Highly active/selective and adjustable zirconium polymerization catalysts stabilized by aminopyridinato ligands

This paper describes a substantial enhancement of the aminopyridinato ligand stabilized early transition metal chemistry by introducing the sterically very demanding 2,6-dialkylphenyl substituted aminopyridinato ligands derived from (2,6-diisopropylphenyl)-[6-(2,6-dimethylphenyl)-pyridin-2-yl]-amine (1a–H, ApH) and (2,6-diisopropylphenyl)-[6-(2,4,6-triisopropylphenyl)-pyridin-2-yl]- amine (1b–H, Ap∗H). The corresponding bis aminopyridinato zirconium dichloro complexes, [Ap2ZrCl2] (3a) and [Ap2∗ZrCl2] (3b) and the dimethyl analogues, [Ap2ZrMe2] (4a) and [Ap2∗ZrMe2] (4b) (Me = methyl) were synthesized, using standard salt metathesis routes. Single-crystal X-ray diffraction was carried out for the dichloro derivatives.

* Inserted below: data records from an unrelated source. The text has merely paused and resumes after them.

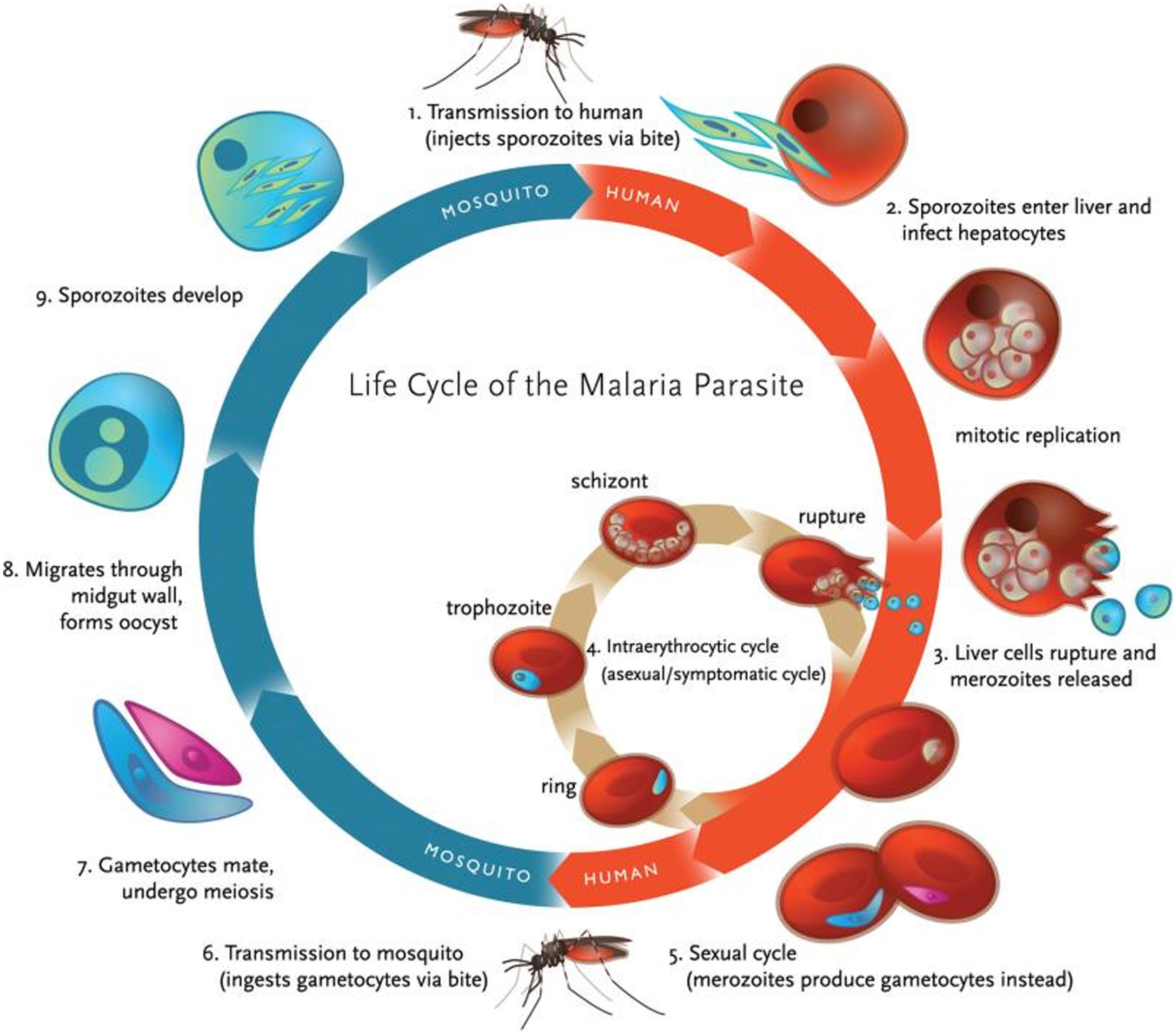 malaria review article 2013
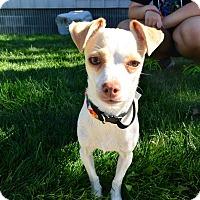 Adopt A Pet :: Natasha - Meridian, ID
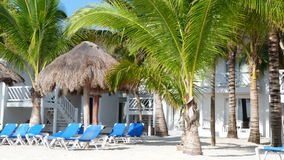 Picture Perfect Resort. Hotel, beach, chairs and palm trees make for a picture perfect resort photo taken in Cozumel Mexico stock photography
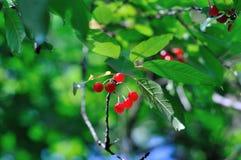 Bacche rosse su un ramo verde Fotografia Stock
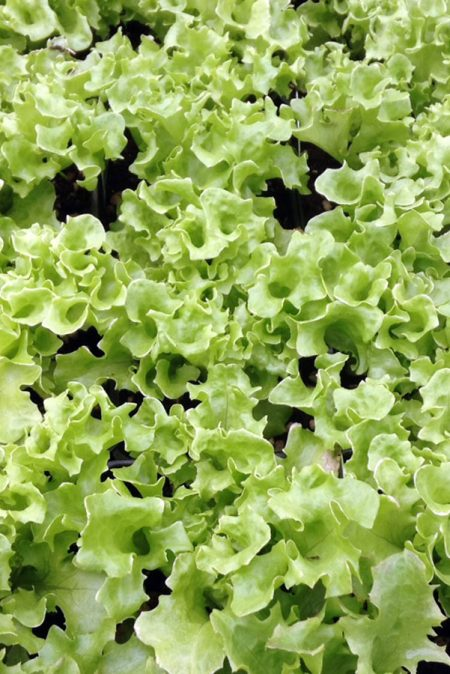 Lettuce 'Salanova Green Incised Leaf'
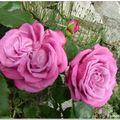 ...rose à coeur double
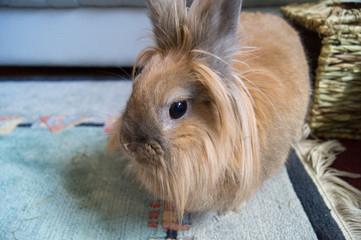 Kaninchen auf Teppich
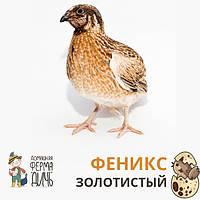 Инкубационные яйца перепелов Феникс Золотистый
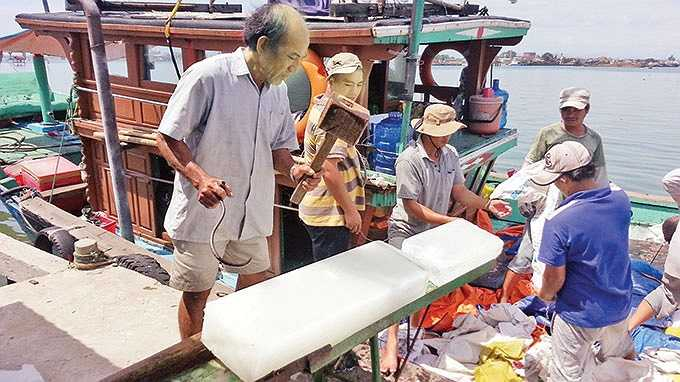 Tàu BĐ 93160 của một ngư dân Bình Định trúng một mẻ khá đậm, được 7,7 tấn cá, bán trọn cho tàu hậu cần. Hơn 15 tấn cá chất đầy trong 15 khoang tàu, ướp bằng đá lạnh cùng nước biển mặn. Thuyền trưởng Chiến kéo ga, đạp sóng hướng vào Đà Nẵng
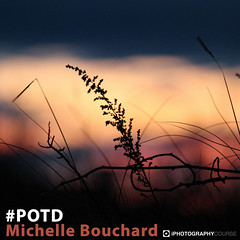 Michelle Bouchard #POTD (iPhotographyCourse) Tags: sunset sunrise field wheat oats sun warm yellow blue red silhouette photographytutorial photographer photography photoshop photomanipulation photo photographygame potd photographycompetition photographyblog photographyclass photographytips photocourse photographyportrait photographyarticle photographyguide photographylesson camera cameradial cameradialmode cameras camerasetting camerawedding weeklychallenge composition competition elearning learn learnphotography learnfromhome distancelearning exposure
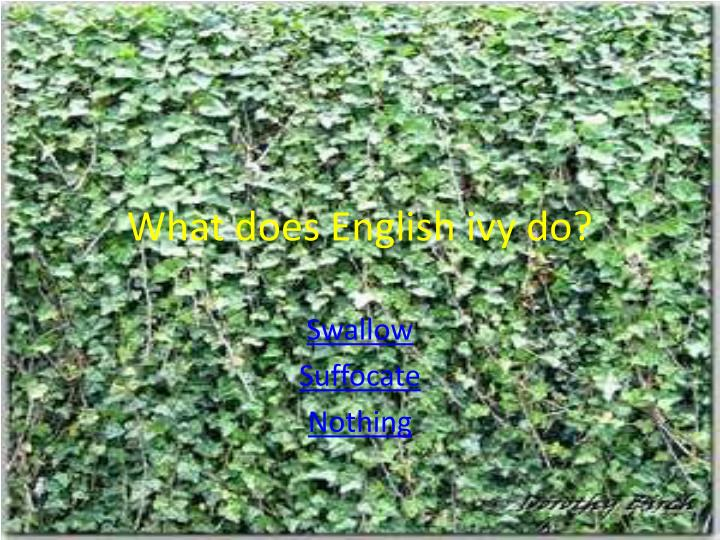 What does English ivy do?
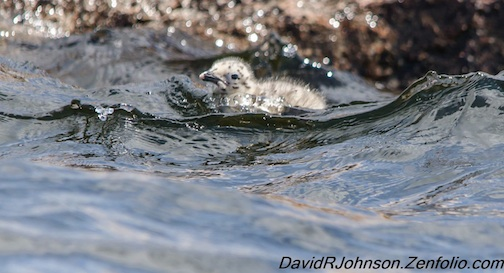 """Seagull chick out for a swim"" by David Johnson."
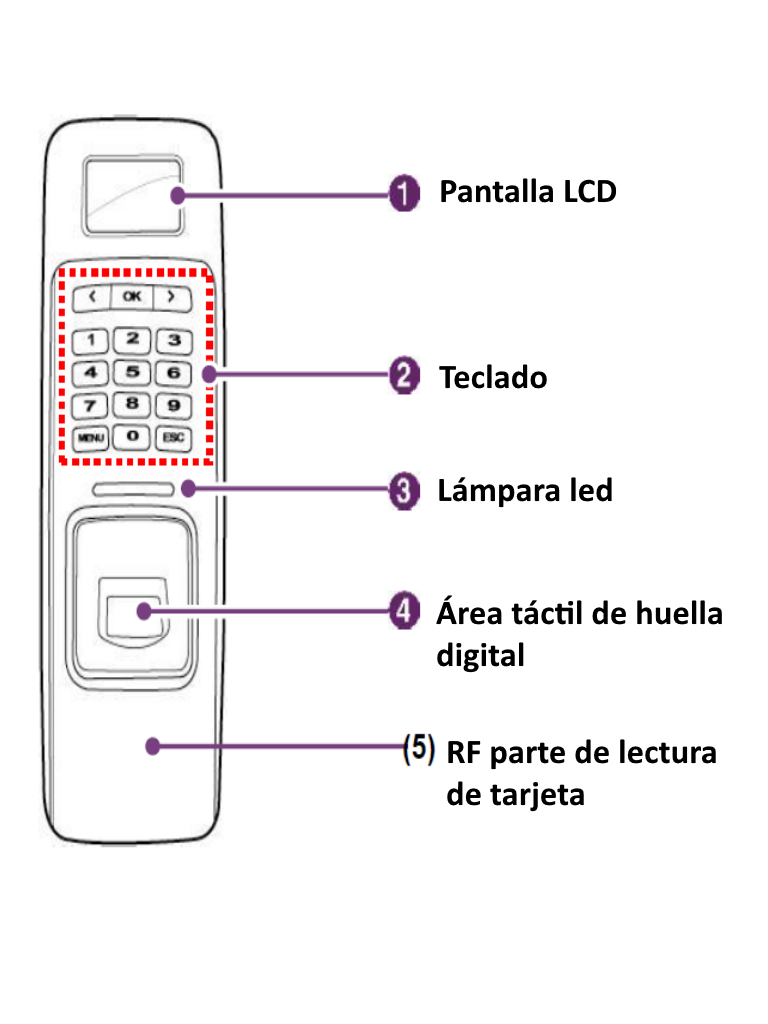 ARD-FPLN-OC.3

Both zirconium metal centers have a distorted octahedral environment with a cis-orientation of the chloride ligands in 3a and a closer to trans-arrangement in 3b. The dimethyl derivatives are proven to be highly active ethylene polymerization catalysts after activation with [R2N(Me)H][B(C6F5)4] (R = C16H33–C18H37). During attempted co-polymerizations of α-olefins (propylene) and ethylene high activity and selectivity for ethylene and nearly no co-monomer incorporation was observed. Increasing the steric bulk of the ligand going from (2,6-dimethylphenyl) to (2,4,6-triisopropylphenyl) substituted pyridines, switches the catalyst system from producing long chain α-olefins to polymerization of ethylene in a living fashion. In contrast to the dimethyl complexes only [Ap2∗ZrCl2] in the presence of MAO at elevated temperature gave decent polymerization activity. NMR investigations of the reaction of dichloro complexes with 25 equiv. of MAO or AlMe3 at room temperature revealed, that [Ap2ZrCl2] decomposes under ligand transfer to aluminum and formation of [ApAlMe2], while [Ap2∗ZrCl2] remains almost unreacted under the same conditions. The aminopyridinato dimethyl aluminum complexes, [ApAlMe2] (5a) and [Ap∗AlMe2] (5b) were synthesized independently and structurally characterized. The aluminum complexes 5a and b show no catalytic activity towards ethylene, when “activated” with[R2N(Me)H][B(C6F5)4].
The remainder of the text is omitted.